Dose Determining Study of EXS74539 (REC-4539) in Participants With Select Solid Tumors

Key Inclusion Criteria: * Eastern Cooperative Oncology Group (ECOG) performance status of 0-1. * Histologically confirmed diagnosis of the following solid tumors: * SCLC * High grade neuroendocrine or small cell carcinomas of non-lung origin * Non-small cell lung cancer \[NSCLC\] * Prostate cancer * Ovarian cancer * Renal carcinoma \[clear and non-clear cell\] * Head and neck squamous cell carcinoma * Hepatic cancer * Gastric cancer * Triple-negative breast cancer \[TNBC\] * Participant disease should have progressed, relapsed or the participants should have been intolerant to at least one prior standard systemic therapy for their respective underlying malignancy. * Measurable disease per Response Evaluation Criteria in Solid Tumors (RECIST) version 1.1. Key Exclusion Criteria: * Any medical or psychiatric condition that, in the opinion of the Investigator, could jeopardize or would compromise the participant's safety or ability to participate in the study. * Symptomatic brain metastases, leptomeningeal metastases, or spinal cord compression due to disease.

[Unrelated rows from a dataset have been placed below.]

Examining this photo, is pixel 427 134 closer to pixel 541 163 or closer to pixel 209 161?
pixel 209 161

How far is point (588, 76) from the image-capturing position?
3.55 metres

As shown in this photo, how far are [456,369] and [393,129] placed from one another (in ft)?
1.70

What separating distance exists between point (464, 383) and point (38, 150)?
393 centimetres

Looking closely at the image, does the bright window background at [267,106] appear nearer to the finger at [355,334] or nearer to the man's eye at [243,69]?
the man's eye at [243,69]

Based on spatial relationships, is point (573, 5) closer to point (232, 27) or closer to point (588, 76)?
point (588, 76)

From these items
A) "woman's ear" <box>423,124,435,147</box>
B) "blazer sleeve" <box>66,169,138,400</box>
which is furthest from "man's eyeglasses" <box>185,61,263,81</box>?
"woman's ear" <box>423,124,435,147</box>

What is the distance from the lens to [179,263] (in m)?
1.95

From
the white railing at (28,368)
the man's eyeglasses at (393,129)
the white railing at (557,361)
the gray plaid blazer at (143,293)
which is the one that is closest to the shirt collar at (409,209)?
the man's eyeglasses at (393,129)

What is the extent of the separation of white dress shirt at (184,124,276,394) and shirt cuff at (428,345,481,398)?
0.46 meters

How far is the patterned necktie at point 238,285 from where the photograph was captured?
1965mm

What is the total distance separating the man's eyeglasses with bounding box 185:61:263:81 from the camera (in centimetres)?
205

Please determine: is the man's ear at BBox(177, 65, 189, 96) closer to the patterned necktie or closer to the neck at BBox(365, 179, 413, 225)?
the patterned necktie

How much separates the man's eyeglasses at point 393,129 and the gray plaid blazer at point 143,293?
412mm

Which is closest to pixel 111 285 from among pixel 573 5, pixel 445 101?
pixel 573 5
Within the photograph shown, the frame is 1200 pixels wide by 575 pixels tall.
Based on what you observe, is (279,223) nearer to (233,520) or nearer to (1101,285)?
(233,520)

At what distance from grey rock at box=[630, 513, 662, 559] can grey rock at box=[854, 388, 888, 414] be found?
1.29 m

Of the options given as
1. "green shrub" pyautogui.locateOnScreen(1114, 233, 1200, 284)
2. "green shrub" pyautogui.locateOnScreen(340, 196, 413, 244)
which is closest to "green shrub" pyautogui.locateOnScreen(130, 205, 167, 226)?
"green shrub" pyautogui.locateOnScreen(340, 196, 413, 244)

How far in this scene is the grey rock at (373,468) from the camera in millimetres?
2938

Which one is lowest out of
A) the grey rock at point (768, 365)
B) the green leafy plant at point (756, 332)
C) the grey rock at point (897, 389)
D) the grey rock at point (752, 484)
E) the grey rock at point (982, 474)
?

Participants with brain metastases must be clinically stable and off corticosteroids and anticonvulsants for ≥1 month prior to study treatment and not require any specific intervention for brain metastases. * Active and clinically significant infection requiring systemic antibacterial, antiviral, or antifungal therapy \<7 days of the first scheduled dose of the study treatment. * Significant cardiac abnormalities. * Major surgery within 28 days prior to the start of study treatment. Note: Other protocol-defined inclusion and exclusion criteria may apply.